RHIZOME | 22 May 2020

Rhizome includes Ziyang Wu in collaboration with NEW INC and Nokia Bell Labs. the project the historic ‘Experiments in Art and Technology’ project connects artists with engineers.


Introducing: Experiments in Art and Technology 2019-2020

By Aria Dean

We’re excited to announce the initial cohort making up NEW INC’s new Experiments in Art and Technology (E.A.T.) track, a collaboration between Rhizome and NEW INC, supported by Nokia Bell Labs. The track is part of Bell Labs’ E.A.T. program, which fosters collaboration between artists and engineers, with a history going back to the 1960s.

NEW INC is the first museum-led cultural incubator, which supports a diverse range of creative practitioners with a values-driven program and safe space for gathering and developing creative projects and businesses. The Experiments in Art and Technology track provides participants with the same resources and opportunities as other NEW INC tracks, however it is geared specifically to individuals and teams working within the structure of an artistic practice. E.A.T offers artists, creative technologists, indie game designers, preservation researchers, interaction designers, and others making and researching born-digital art mentorship from Rhizome and Nokia Bell Labs staff members and other track-specific opportunities.

We are excited to welcome this year’s E.A.T. track members to the Rhizome and New Inc. community. Get to know them below!

Ari Melenciano is a multidisciplinary artist, designer, creative technologist and researcher, passionate about exploring how various forms of design impact the human experience. (website)

Molly Soda is an artist working across a variety of platforms making work for and about the internet. (website)

The Institute of Foreign Objects produces software interventions and critical tools that research contemporary networked culture.

Mindy Seu is a designer with a focus on cybercultural counter narratives currently creating a cyberfeminist archive, and faculty at Rutgers and Yale.

Ladan Siad is a creative technologist passionate about building a network of collaborative artists and technologists who want to see radical change flourish.

Laurel Schwulst is a designer, writer, and programmer. She runs a design practice, Beautiful Company, and teaches “Writing as Metadata” at Yale.

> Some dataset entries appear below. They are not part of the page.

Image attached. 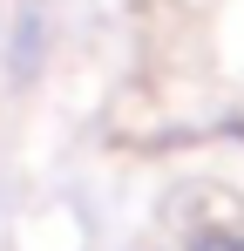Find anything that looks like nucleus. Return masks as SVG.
<instances>
[{"instance_id": "obj_3", "label": "nucleus", "mask_w": 244, "mask_h": 251, "mask_svg": "<svg viewBox=\"0 0 244 251\" xmlns=\"http://www.w3.org/2000/svg\"><path fill=\"white\" fill-rule=\"evenodd\" d=\"M238 251H244V245H238Z\"/></svg>"}, {"instance_id": "obj_1", "label": "nucleus", "mask_w": 244, "mask_h": 251, "mask_svg": "<svg viewBox=\"0 0 244 251\" xmlns=\"http://www.w3.org/2000/svg\"><path fill=\"white\" fill-rule=\"evenodd\" d=\"M41 61H48V14H41V0H21V21L7 34V75L27 88L41 75Z\"/></svg>"}, {"instance_id": "obj_2", "label": "nucleus", "mask_w": 244, "mask_h": 251, "mask_svg": "<svg viewBox=\"0 0 244 251\" xmlns=\"http://www.w3.org/2000/svg\"><path fill=\"white\" fill-rule=\"evenodd\" d=\"M190 251H238V238H231V231H197Z\"/></svg>"}]
</instances>
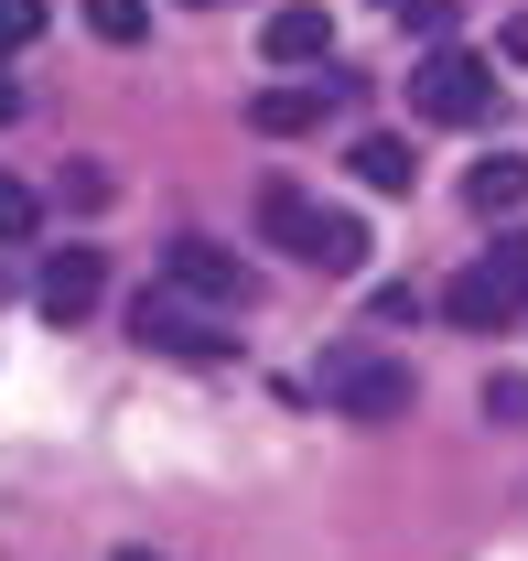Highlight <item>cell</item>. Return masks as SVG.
I'll use <instances>...</instances> for the list:
<instances>
[{
  "instance_id": "1",
  "label": "cell",
  "mask_w": 528,
  "mask_h": 561,
  "mask_svg": "<svg viewBox=\"0 0 528 561\" xmlns=\"http://www.w3.org/2000/svg\"><path fill=\"white\" fill-rule=\"evenodd\" d=\"M260 238H280L302 271H367V249H378V238H367V227H356L345 206L302 195L291 173H269V184H260Z\"/></svg>"
},
{
  "instance_id": "2",
  "label": "cell",
  "mask_w": 528,
  "mask_h": 561,
  "mask_svg": "<svg viewBox=\"0 0 528 561\" xmlns=\"http://www.w3.org/2000/svg\"><path fill=\"white\" fill-rule=\"evenodd\" d=\"M518 313H528V238H496L485 260H463L443 280V324H463V335H507Z\"/></svg>"
},
{
  "instance_id": "3",
  "label": "cell",
  "mask_w": 528,
  "mask_h": 561,
  "mask_svg": "<svg viewBox=\"0 0 528 561\" xmlns=\"http://www.w3.org/2000/svg\"><path fill=\"white\" fill-rule=\"evenodd\" d=\"M410 119H432V130H485V119H496V66L463 55V44H432V55L410 66Z\"/></svg>"
},
{
  "instance_id": "4",
  "label": "cell",
  "mask_w": 528,
  "mask_h": 561,
  "mask_svg": "<svg viewBox=\"0 0 528 561\" xmlns=\"http://www.w3.org/2000/svg\"><path fill=\"white\" fill-rule=\"evenodd\" d=\"M130 335H140L151 356H205V367H216V356H238L227 313H216V302H195V291H173V280H151V291L130 302Z\"/></svg>"
},
{
  "instance_id": "5",
  "label": "cell",
  "mask_w": 528,
  "mask_h": 561,
  "mask_svg": "<svg viewBox=\"0 0 528 561\" xmlns=\"http://www.w3.org/2000/svg\"><path fill=\"white\" fill-rule=\"evenodd\" d=\"M313 389H324V411H345V421H399L410 400H421L410 367L378 356V346H334L324 367H313Z\"/></svg>"
},
{
  "instance_id": "6",
  "label": "cell",
  "mask_w": 528,
  "mask_h": 561,
  "mask_svg": "<svg viewBox=\"0 0 528 561\" xmlns=\"http://www.w3.org/2000/svg\"><path fill=\"white\" fill-rule=\"evenodd\" d=\"M97 302H108V260H97L87 238H66V249L33 271V313H44V324H87Z\"/></svg>"
},
{
  "instance_id": "7",
  "label": "cell",
  "mask_w": 528,
  "mask_h": 561,
  "mask_svg": "<svg viewBox=\"0 0 528 561\" xmlns=\"http://www.w3.org/2000/svg\"><path fill=\"white\" fill-rule=\"evenodd\" d=\"M162 280H173V291H195V302H216V313H238V302H249V260H238L227 238H173V249H162Z\"/></svg>"
},
{
  "instance_id": "8",
  "label": "cell",
  "mask_w": 528,
  "mask_h": 561,
  "mask_svg": "<svg viewBox=\"0 0 528 561\" xmlns=\"http://www.w3.org/2000/svg\"><path fill=\"white\" fill-rule=\"evenodd\" d=\"M324 55H334V22L313 0H280L269 33H260V66H324Z\"/></svg>"
},
{
  "instance_id": "9",
  "label": "cell",
  "mask_w": 528,
  "mask_h": 561,
  "mask_svg": "<svg viewBox=\"0 0 528 561\" xmlns=\"http://www.w3.org/2000/svg\"><path fill=\"white\" fill-rule=\"evenodd\" d=\"M324 119H334L324 87H260V98H249V130L260 140H302V130H324Z\"/></svg>"
},
{
  "instance_id": "10",
  "label": "cell",
  "mask_w": 528,
  "mask_h": 561,
  "mask_svg": "<svg viewBox=\"0 0 528 561\" xmlns=\"http://www.w3.org/2000/svg\"><path fill=\"white\" fill-rule=\"evenodd\" d=\"M463 206L474 216H528V151H485L463 173Z\"/></svg>"
},
{
  "instance_id": "11",
  "label": "cell",
  "mask_w": 528,
  "mask_h": 561,
  "mask_svg": "<svg viewBox=\"0 0 528 561\" xmlns=\"http://www.w3.org/2000/svg\"><path fill=\"white\" fill-rule=\"evenodd\" d=\"M356 184H378V195H410V184H421L410 140H399V130H356Z\"/></svg>"
},
{
  "instance_id": "12",
  "label": "cell",
  "mask_w": 528,
  "mask_h": 561,
  "mask_svg": "<svg viewBox=\"0 0 528 561\" xmlns=\"http://www.w3.org/2000/svg\"><path fill=\"white\" fill-rule=\"evenodd\" d=\"M87 33L97 44H140L151 33V0H87Z\"/></svg>"
},
{
  "instance_id": "13",
  "label": "cell",
  "mask_w": 528,
  "mask_h": 561,
  "mask_svg": "<svg viewBox=\"0 0 528 561\" xmlns=\"http://www.w3.org/2000/svg\"><path fill=\"white\" fill-rule=\"evenodd\" d=\"M33 227H44V206H33V184H11V173H0V238H33Z\"/></svg>"
},
{
  "instance_id": "14",
  "label": "cell",
  "mask_w": 528,
  "mask_h": 561,
  "mask_svg": "<svg viewBox=\"0 0 528 561\" xmlns=\"http://www.w3.org/2000/svg\"><path fill=\"white\" fill-rule=\"evenodd\" d=\"M33 33H44V0H0V55H22Z\"/></svg>"
},
{
  "instance_id": "15",
  "label": "cell",
  "mask_w": 528,
  "mask_h": 561,
  "mask_svg": "<svg viewBox=\"0 0 528 561\" xmlns=\"http://www.w3.org/2000/svg\"><path fill=\"white\" fill-rule=\"evenodd\" d=\"M399 22H410V33H432V44H443V33H454V0H399Z\"/></svg>"
},
{
  "instance_id": "16",
  "label": "cell",
  "mask_w": 528,
  "mask_h": 561,
  "mask_svg": "<svg viewBox=\"0 0 528 561\" xmlns=\"http://www.w3.org/2000/svg\"><path fill=\"white\" fill-rule=\"evenodd\" d=\"M485 411H496V421H528V378H485Z\"/></svg>"
},
{
  "instance_id": "17",
  "label": "cell",
  "mask_w": 528,
  "mask_h": 561,
  "mask_svg": "<svg viewBox=\"0 0 528 561\" xmlns=\"http://www.w3.org/2000/svg\"><path fill=\"white\" fill-rule=\"evenodd\" d=\"M496 66H518V76H528V11H507V33H496Z\"/></svg>"
},
{
  "instance_id": "18",
  "label": "cell",
  "mask_w": 528,
  "mask_h": 561,
  "mask_svg": "<svg viewBox=\"0 0 528 561\" xmlns=\"http://www.w3.org/2000/svg\"><path fill=\"white\" fill-rule=\"evenodd\" d=\"M11 119H22V76L0 66V130H11Z\"/></svg>"
},
{
  "instance_id": "19",
  "label": "cell",
  "mask_w": 528,
  "mask_h": 561,
  "mask_svg": "<svg viewBox=\"0 0 528 561\" xmlns=\"http://www.w3.org/2000/svg\"><path fill=\"white\" fill-rule=\"evenodd\" d=\"M108 561H162V551H140V540H130V551H108Z\"/></svg>"
},
{
  "instance_id": "20",
  "label": "cell",
  "mask_w": 528,
  "mask_h": 561,
  "mask_svg": "<svg viewBox=\"0 0 528 561\" xmlns=\"http://www.w3.org/2000/svg\"><path fill=\"white\" fill-rule=\"evenodd\" d=\"M184 11H216V0H184Z\"/></svg>"
}]
</instances>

Sarah Rothberg is an an artist working with interaction as a medium (mostly XR), interested in other ways of thinking, experiencing, communicating.

Mark Ramos is an artist and educator deeply committed to the democratizing ethos of open source: free sharing of information/data + creative uses of technology.

Andrew Demirjian’s artwork fuses poetry and computer science creating unexpected juxtapositions of cultural imagery, revealing deeply human readings of familiar spaces.

Kinlaw is a composer, choreographer and artist based in New York City. Her eponymous somatic project Kinlaw is the newest vessel for her decade-long interest in the experimentation of memory and human relationships as center-point for authentic performance. Kinlaw co-runs Bushwick experimental performance space Otion Front Studio, and in 2016 co-directed the large-scale immersive installation and choreography production Authority Figure at Knockdown Center. She has performed at MoMA, MoMA PS1, Pioneer Works, Miami Art Basel, Mana Contemporary, the Villa Medici in Rome, and starred in Tony Oursler’s Imponderable, which closed late April ‘17 at the MoMA.

Ziyang Wu critically examines how Internet algorithms create “Filter Bubbles” through social practice, archive, AI-generated simulation and new media installation.